CORREPI y la fiscalía pidieron entonces el máximo posible, de cumplimiento efectivo y detención inmediata. En nuestro caso, fundamentamos el pedido de detención en las experiencias que ya tuvimos de policías que, tras haber llegado -como casi siempre- al juicio en libertad, se profugan cuando llega la condena, como los oficiales Martín Alexis Naredo y Néstor González, asesinos de Jon Camafreita y Checho Casal. El juez no aceptó el pedido, pero ordenó la detención domiciliaria con monitoreo electrónico hasta el día de la imposición de la pena.
El martes 6 de diciembre, el juez comunicó su resolución: Melina Luján San Roque fue condenada a 3 años y 8 meses de prisión, manteniendo la domiciliaria con monitoreo hasta que quede firme la sentencia.

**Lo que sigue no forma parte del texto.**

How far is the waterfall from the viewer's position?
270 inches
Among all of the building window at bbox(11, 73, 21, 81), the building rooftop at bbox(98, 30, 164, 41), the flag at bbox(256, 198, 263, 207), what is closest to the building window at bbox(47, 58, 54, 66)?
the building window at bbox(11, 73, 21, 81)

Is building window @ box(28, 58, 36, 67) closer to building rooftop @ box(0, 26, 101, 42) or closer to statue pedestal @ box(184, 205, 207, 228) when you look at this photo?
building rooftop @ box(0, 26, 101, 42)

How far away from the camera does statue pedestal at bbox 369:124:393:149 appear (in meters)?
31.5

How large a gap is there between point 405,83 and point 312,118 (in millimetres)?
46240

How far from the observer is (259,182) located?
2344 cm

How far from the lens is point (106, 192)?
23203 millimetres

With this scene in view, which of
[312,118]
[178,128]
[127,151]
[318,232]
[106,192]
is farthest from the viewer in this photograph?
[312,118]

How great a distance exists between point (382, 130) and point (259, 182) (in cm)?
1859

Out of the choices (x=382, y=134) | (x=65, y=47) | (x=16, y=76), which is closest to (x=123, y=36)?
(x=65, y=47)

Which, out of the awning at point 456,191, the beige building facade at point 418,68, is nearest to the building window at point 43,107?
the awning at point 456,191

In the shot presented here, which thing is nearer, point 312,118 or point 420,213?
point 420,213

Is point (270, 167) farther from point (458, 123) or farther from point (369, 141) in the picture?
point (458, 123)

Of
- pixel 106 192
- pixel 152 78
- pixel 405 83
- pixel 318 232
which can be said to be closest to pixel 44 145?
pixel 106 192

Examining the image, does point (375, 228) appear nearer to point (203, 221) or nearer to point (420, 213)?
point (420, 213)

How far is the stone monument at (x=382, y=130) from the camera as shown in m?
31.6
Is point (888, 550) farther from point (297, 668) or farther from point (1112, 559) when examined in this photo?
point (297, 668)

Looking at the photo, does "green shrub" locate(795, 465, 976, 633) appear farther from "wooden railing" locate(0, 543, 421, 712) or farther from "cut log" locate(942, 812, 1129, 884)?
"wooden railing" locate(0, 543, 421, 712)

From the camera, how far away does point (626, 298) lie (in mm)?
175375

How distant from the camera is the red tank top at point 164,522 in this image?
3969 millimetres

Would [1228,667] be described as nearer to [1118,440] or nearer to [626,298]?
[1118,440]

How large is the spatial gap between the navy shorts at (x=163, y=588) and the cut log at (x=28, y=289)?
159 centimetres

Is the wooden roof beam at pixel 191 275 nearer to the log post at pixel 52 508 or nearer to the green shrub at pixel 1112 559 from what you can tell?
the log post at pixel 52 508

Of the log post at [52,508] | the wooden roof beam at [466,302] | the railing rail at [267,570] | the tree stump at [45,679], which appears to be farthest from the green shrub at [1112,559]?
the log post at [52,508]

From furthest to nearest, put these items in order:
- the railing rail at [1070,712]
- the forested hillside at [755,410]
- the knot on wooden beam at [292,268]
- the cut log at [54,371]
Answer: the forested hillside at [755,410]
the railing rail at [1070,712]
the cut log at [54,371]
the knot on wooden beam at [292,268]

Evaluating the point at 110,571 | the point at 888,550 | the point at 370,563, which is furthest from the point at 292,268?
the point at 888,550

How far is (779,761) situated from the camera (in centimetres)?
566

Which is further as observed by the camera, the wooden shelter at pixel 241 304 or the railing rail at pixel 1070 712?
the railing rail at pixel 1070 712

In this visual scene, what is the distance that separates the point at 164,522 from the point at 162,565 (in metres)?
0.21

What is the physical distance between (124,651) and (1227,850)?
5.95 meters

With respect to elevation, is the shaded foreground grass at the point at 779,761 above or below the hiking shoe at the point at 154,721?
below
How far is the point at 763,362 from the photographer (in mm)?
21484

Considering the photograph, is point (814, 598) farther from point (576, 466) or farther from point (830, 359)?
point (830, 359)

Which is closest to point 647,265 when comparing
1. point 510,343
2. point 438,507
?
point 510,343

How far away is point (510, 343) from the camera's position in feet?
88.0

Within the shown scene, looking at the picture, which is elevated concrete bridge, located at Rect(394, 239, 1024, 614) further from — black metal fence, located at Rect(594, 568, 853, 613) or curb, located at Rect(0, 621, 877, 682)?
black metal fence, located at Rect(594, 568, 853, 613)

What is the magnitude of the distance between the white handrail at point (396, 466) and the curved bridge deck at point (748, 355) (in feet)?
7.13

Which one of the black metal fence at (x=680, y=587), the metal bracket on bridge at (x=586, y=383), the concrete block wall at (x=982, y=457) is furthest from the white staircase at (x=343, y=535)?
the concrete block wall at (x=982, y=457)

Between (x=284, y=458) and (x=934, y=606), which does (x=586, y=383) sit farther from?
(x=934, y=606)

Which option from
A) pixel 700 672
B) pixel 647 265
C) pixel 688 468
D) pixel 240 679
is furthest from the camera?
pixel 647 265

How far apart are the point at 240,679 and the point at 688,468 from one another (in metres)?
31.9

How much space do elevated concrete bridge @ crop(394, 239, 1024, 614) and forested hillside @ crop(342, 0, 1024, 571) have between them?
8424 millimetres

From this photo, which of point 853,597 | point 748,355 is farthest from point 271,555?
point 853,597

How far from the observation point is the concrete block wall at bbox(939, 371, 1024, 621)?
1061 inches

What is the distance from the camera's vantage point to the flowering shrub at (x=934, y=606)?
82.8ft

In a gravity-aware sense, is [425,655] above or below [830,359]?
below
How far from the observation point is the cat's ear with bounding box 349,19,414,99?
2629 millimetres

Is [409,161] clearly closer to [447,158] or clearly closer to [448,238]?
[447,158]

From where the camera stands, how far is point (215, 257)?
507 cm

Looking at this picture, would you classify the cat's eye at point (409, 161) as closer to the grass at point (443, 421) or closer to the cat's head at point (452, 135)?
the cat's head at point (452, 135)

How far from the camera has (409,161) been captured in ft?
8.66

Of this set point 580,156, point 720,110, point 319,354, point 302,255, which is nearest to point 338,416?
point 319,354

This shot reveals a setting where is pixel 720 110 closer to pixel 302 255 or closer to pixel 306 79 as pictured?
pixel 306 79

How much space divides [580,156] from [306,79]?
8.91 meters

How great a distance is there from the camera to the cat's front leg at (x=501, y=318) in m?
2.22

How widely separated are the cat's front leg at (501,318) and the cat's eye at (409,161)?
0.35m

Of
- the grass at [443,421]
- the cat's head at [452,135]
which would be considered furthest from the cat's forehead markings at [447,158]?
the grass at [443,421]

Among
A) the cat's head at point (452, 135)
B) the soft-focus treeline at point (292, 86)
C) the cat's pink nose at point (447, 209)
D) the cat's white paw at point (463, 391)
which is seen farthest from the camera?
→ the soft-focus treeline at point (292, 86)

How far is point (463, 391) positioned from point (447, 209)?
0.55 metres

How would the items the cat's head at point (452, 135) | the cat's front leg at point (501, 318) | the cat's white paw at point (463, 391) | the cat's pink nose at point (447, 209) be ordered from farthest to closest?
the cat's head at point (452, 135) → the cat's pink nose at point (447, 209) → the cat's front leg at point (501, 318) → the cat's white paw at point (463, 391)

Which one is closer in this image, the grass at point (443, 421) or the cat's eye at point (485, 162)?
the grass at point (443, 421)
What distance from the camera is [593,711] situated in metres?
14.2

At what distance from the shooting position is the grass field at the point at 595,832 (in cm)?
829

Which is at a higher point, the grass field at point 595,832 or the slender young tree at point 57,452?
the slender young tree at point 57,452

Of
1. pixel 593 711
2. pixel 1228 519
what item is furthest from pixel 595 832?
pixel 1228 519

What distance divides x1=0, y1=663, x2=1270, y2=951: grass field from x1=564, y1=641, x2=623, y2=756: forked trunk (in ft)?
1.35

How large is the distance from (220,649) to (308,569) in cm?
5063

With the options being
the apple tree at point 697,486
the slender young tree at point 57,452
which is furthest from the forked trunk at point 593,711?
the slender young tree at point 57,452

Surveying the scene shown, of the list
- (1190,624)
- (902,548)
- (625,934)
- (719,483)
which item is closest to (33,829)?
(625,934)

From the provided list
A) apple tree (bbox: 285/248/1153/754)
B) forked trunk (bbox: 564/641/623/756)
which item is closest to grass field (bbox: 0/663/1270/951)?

Aunque la pena es irrisoria para el asesinato por la espalda a un menor desarmado a manos de una oficial de la PC, sabemos que haber llegado hasta esta instancia es en sí mismo un logro. Sentar en el banquillo de los acusados al asesino para obligarlo a defenderse, y haber obtenido una condena, es una victoria que, dentro del entramado judicial, cooptado por poderes empresariales y del estado, es casi imposible de conseguir. Por eso, entendemos que no sólo se trata de ganar un juicio, sino de arrancarle a la justicia una condena por homicidio, aún a costa de todos los intentos de la acusada por alegar inocencia. Y no sólo eso. Haberlo hecho en el marco de un juicio por jurados, donde el sentido común siempre juzga al pibe con visera antes que al aparato represivo estatal, nos hace tomar dimensión de lo que podemos lograr gracias a la lucha colectiva.
La lucha sigue
Como dijeron Carlos y Mariana, padre y madre de Santiago, al terminar el juicio, la lucha sigue. No sólo para defender esta sentencia, que aunque insatisfactoria, es una condena al fin, sino porque este caso nuevamente exhibe con total crudeza por qué exigimos la prohibición de la portación y uso del arma reglamentaria fuera de servicio, y por qué es necesario organizarnos más y mejor para denunciar el gatillo fácil y todas las prácticas represivas estatales.